Siamo tutti figli di Faust e dello Streben dell’uomo moderno. In
realtà invece, quando lo stato d’animo del momento lascia prima o poi
spazio al più ponderato esame degli avvenimenti, ci si accorge che i
processi sono assai più complessi e le novità non lo sono mai del tutto.
Il passato è un macigno che ingombra sempre il sentiero del futuro.

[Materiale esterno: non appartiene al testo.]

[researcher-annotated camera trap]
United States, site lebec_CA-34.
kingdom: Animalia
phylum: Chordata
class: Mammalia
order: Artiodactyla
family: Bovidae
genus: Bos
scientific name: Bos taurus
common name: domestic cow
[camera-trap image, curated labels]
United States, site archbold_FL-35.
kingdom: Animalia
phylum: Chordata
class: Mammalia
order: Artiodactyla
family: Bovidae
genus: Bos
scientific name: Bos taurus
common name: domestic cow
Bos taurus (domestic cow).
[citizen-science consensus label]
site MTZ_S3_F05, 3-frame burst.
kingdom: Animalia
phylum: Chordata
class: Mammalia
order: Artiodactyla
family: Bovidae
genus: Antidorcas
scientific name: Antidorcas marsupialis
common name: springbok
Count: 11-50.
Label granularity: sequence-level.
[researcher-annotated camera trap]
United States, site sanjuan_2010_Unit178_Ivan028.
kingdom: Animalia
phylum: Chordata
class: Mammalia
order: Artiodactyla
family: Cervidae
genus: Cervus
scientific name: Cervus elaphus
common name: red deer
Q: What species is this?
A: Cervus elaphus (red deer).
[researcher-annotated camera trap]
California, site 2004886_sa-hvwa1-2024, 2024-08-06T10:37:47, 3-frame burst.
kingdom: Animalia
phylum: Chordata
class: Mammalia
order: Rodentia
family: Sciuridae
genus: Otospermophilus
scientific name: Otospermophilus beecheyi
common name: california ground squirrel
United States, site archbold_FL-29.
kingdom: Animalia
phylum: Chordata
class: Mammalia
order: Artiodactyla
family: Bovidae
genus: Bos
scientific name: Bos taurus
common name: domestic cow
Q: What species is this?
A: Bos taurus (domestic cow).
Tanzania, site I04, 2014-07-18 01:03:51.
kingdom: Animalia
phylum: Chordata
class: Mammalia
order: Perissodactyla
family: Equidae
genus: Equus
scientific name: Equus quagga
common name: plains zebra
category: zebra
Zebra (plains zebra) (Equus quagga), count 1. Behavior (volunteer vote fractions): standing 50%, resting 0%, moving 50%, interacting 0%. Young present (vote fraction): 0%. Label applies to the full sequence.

Cionostante non si può certo negare l’effetto profondamente traumatico
della tragedia americana. Per i suoi contenuti spaventosi e per la forma
in cui ci è stato dato di percepirli, per lo scenario apocalittico in cui
ci sono stati presentati. Eravamo consapevoli da un pezzo che tra gli
occhi umani e la realtà la fanno da padroni i mass media e la logica
spettacolare che li governa. Ma eravamo stupidamente altrettanto convinti,
noi occidentali, di averne il governo esclusivo e di poterne disporre a
piacimento per imporre al resto del mondo la nostra immagine della
realtà.L’11 settembre ha offeso, oltre che il sacrosanto rispetto per la
vita umana, il nostro orgoglio compiaciuto di signori del mondo e di
traghettatori, in regime di monopolio, verso la modernità e la
mondializzazione. Quali che siano gli esiti della guerra in corso,
vincano gli americani o siano essi destinati ad impantanarsi nella morta
gora di un conflitto senza capo né coda, a parte le solite centinaia e
migliaia di civili vittime delle bombe intelligenti; sia l’una o l’altra
alternativa a prevalere, una certezza esiste sin d’ora: dal punto di vista
mediatico il vero vincitore è Bin Laden. Chi cioè ha scelto di giocare la
carta del tutto per tutto, assolutamente incurante delle leggi umane.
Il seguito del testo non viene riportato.